そんな僕を見かねたのか、10歳の誕生日。祖父は望遠鏡を買ってきてくれた。
初めて見るフォルムに奇妙なレンズ。そして大好きな星が間近に見られるという性能。こんな宝物のようなモノをもらえて、心底喜んだことを覚えている。
そしてもう一つ。祖父からは望遠鏡とはまた別のモノをもらった。それが「月には雨の降る海があるらしい」という話だ。
今の僕なら話半分で聞くが、こんな非現実的なことでも信じた僕は純粋だったんだろうな、と今でも思う。
それから、学校からいそいで帰宅。そして日が沈んでから床に就くまで、自分の部屋の窓からレンズ越しに月を覗く。

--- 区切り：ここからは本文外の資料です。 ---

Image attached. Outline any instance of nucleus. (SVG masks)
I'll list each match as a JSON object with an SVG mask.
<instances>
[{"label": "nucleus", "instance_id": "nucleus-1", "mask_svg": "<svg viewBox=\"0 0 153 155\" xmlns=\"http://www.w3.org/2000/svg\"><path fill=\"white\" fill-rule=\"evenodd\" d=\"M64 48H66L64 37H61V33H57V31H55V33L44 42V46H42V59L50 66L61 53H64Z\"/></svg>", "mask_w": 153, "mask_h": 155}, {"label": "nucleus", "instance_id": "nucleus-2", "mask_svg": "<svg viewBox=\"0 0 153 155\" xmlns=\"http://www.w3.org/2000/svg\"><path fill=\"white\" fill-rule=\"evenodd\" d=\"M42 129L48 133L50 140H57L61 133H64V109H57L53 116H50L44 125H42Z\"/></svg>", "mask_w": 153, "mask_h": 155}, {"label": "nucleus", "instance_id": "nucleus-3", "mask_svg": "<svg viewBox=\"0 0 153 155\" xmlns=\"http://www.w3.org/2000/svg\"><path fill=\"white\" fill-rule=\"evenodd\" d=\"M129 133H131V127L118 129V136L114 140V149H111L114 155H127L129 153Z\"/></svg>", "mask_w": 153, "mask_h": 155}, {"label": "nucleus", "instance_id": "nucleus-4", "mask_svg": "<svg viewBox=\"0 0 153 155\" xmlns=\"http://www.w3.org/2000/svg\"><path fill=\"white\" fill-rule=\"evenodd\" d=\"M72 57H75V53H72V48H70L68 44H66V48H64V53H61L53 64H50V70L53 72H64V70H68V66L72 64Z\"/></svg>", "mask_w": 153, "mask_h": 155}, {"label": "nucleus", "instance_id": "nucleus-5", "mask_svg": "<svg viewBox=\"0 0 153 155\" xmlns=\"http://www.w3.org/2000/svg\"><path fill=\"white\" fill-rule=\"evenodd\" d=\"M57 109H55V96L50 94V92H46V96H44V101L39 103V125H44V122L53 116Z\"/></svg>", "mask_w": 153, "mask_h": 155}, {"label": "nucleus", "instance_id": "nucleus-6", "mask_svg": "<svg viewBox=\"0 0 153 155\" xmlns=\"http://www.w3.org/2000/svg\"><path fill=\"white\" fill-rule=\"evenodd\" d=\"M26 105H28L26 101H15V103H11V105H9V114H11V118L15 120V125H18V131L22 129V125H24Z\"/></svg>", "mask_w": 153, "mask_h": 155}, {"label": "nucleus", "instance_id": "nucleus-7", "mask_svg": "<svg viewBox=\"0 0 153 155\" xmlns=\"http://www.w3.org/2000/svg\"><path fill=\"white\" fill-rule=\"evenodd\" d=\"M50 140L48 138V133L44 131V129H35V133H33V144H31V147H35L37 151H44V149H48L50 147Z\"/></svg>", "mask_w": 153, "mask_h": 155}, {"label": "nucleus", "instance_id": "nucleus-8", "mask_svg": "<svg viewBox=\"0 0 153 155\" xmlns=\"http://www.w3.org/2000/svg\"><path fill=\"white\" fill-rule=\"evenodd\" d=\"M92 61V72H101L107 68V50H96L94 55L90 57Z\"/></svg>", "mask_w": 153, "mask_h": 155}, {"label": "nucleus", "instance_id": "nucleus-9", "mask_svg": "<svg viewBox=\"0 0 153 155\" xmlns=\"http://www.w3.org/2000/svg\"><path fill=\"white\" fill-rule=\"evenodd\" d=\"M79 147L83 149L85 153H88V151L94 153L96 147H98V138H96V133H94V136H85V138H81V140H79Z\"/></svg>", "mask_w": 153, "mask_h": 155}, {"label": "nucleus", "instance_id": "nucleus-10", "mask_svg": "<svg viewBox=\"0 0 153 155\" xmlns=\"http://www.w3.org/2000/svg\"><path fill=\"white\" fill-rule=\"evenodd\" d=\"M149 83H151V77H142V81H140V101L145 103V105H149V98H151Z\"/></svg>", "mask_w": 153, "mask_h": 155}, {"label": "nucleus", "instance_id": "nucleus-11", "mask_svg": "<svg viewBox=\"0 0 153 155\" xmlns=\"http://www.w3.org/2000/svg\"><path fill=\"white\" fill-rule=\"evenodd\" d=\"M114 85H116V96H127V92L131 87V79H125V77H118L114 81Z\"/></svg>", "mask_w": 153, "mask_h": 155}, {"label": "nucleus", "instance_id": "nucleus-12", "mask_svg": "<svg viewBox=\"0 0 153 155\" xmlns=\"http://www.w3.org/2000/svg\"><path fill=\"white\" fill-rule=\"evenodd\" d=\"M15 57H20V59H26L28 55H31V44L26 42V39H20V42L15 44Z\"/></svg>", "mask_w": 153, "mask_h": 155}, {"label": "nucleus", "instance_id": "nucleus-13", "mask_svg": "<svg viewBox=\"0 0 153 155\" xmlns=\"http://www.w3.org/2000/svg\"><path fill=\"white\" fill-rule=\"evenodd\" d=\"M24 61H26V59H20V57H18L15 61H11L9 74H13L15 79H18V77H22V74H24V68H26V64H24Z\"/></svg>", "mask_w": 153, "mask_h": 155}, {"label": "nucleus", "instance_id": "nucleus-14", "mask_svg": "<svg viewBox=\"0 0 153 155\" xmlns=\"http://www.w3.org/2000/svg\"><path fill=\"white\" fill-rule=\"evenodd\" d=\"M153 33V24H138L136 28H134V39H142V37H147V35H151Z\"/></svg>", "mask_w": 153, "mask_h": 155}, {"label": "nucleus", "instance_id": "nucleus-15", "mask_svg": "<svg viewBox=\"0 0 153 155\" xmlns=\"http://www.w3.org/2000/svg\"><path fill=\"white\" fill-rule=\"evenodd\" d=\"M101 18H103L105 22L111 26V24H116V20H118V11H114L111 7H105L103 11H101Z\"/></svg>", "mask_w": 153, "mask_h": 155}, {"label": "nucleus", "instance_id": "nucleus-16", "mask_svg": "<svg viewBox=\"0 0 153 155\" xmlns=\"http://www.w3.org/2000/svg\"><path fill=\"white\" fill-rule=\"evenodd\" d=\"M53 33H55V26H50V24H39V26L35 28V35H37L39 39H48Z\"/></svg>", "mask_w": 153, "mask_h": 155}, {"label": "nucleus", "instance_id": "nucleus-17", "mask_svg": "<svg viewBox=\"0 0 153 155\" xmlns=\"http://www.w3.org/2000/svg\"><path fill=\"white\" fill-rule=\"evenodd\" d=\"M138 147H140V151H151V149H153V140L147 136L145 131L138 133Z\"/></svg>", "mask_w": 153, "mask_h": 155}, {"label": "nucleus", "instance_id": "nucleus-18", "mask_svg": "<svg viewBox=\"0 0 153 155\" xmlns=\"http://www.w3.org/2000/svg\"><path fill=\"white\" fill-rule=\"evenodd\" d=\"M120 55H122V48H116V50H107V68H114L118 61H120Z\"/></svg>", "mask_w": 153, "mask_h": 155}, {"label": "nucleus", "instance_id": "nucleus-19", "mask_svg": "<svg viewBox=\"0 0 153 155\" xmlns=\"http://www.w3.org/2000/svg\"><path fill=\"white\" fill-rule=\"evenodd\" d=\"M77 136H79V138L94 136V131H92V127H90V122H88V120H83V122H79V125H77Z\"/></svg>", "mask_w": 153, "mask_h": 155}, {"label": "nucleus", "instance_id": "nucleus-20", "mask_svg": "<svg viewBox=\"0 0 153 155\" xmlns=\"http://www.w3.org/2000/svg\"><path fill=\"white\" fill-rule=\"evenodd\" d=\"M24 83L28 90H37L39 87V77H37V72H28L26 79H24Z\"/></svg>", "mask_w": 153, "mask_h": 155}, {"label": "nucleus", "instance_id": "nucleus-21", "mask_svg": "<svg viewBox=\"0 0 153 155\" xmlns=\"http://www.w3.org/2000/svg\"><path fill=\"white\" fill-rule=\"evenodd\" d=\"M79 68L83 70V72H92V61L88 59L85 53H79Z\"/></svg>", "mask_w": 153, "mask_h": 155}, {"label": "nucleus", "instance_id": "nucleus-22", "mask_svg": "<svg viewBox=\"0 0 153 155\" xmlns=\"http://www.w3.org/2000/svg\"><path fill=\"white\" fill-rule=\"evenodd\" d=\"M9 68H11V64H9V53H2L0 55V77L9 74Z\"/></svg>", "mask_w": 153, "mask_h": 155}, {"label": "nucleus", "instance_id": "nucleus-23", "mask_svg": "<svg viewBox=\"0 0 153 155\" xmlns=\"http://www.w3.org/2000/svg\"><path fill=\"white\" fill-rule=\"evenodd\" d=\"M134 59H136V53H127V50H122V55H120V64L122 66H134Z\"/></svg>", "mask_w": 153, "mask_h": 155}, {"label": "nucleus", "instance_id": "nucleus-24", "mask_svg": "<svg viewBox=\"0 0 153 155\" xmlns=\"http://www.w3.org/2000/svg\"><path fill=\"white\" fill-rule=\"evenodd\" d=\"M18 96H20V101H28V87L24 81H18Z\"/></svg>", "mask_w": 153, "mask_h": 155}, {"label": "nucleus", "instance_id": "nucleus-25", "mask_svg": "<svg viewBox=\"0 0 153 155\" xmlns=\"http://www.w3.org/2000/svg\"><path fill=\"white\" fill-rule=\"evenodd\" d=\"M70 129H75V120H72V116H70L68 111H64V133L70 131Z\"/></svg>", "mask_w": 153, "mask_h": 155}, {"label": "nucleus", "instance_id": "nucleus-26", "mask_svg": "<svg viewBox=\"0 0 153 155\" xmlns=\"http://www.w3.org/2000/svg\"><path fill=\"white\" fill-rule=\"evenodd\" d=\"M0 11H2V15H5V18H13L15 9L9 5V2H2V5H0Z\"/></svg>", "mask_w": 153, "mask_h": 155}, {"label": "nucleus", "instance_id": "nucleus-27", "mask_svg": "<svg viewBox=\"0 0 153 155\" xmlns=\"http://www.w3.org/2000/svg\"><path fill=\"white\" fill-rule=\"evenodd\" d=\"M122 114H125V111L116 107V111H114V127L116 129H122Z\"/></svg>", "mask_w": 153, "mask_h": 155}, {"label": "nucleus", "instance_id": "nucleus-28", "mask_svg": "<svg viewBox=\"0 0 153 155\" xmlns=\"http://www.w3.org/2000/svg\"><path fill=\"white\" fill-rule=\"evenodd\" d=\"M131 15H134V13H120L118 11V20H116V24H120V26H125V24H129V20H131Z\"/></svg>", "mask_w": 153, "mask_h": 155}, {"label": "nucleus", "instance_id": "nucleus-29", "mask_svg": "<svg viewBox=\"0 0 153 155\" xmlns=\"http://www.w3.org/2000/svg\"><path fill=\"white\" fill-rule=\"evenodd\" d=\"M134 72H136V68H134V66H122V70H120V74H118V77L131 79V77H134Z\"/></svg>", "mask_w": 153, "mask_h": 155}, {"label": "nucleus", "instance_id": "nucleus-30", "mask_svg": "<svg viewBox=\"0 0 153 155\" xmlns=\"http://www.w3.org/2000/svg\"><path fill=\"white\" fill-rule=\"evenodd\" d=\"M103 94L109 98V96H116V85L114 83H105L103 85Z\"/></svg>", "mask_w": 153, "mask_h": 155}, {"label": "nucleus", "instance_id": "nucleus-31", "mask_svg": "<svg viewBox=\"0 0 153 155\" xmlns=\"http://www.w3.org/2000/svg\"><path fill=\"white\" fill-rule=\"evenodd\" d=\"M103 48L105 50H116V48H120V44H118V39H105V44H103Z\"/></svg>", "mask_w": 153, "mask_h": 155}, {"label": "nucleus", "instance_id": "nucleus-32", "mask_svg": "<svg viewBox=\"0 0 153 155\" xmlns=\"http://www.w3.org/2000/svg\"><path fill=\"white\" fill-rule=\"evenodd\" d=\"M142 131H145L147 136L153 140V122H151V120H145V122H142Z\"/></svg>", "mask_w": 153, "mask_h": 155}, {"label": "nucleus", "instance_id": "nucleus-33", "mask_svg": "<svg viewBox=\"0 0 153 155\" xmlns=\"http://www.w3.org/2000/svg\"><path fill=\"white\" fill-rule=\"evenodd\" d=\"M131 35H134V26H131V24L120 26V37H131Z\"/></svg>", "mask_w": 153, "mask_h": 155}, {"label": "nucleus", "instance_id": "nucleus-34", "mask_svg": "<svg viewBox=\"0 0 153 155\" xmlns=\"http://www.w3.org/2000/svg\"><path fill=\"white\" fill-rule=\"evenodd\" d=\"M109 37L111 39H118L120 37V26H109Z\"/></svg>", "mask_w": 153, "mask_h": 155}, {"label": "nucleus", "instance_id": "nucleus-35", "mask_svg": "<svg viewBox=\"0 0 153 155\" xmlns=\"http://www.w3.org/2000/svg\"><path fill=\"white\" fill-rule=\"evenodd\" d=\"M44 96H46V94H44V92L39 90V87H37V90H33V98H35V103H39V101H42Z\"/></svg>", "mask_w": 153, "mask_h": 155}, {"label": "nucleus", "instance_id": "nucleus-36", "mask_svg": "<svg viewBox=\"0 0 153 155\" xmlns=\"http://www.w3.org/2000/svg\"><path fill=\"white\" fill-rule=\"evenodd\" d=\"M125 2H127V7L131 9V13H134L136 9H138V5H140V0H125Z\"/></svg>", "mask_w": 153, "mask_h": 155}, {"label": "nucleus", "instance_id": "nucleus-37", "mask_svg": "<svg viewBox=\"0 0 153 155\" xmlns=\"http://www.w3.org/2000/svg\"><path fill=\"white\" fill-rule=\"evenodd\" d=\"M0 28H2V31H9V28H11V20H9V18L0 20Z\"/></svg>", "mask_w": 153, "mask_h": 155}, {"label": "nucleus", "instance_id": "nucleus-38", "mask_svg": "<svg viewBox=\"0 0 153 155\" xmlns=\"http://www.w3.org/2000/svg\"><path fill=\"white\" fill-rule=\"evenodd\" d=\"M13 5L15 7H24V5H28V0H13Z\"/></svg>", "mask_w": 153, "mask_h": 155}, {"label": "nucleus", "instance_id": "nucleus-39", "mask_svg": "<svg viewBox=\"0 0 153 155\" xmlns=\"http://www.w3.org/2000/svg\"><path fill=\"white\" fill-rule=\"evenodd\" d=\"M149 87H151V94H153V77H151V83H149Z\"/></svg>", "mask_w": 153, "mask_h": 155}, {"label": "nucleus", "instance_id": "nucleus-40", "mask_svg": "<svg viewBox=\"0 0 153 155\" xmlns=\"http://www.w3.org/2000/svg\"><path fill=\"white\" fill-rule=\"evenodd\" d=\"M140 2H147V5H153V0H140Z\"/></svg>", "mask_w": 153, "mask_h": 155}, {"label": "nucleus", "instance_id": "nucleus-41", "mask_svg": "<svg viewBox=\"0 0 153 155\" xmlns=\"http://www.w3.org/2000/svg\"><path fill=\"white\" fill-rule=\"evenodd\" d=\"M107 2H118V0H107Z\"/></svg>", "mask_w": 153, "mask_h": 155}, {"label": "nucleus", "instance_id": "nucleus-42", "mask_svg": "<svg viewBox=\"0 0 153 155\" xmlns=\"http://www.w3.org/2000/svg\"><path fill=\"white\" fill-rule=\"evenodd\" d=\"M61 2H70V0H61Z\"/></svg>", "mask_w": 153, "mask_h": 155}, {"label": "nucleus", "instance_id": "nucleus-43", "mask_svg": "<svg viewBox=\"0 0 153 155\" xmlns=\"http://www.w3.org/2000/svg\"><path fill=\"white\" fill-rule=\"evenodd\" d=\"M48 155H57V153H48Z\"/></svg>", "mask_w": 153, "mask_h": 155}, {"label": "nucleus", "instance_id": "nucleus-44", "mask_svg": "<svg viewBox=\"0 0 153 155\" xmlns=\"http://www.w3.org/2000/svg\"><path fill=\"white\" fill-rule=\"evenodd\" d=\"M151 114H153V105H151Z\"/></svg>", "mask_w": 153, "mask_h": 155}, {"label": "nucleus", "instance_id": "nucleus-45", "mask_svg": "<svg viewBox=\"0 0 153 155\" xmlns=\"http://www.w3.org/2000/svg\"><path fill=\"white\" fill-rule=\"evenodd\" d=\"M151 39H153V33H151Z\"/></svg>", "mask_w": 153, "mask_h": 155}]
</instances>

そんな毎日を過ごしていた。
全ては「雨の降る月の海」を見つけるため……なのだが、いつ見ても小さなクレーターと黒く平坦な大地で覆われた月は、雨が降るところはおろか水さえも見つけることができなかった。
いつからか祖父から買ってもらった望遠鏡に目を当てることも少なくなり、僕は成人を迎えた。
一人暮らしを決めた春。実家から新しい家へと引っ越すために荷物整理をしていた時、押し入れの奥からあの頃の望遠鏡が出てきた。
ちょうど夜だったこともあり、懐かしいなと感じながら望遠鏡をそっと覗いた。
目線の先には月。
だが、明らかに違うモノが目に飛び込んできた。
繁茂した大地に透き通る水。
雨に打たれているであろう波打つ海。
そう。
そこにはあの時の幻が映っていたのだ。
それ以来、僕はまた夜空を眺めることが多くなった。
あの時の月はもう見えない。幻だったのだろうか。
だが、それでもいい。
今こうして、少年時代と同じように空を見上げることが、何よりも楽しかった。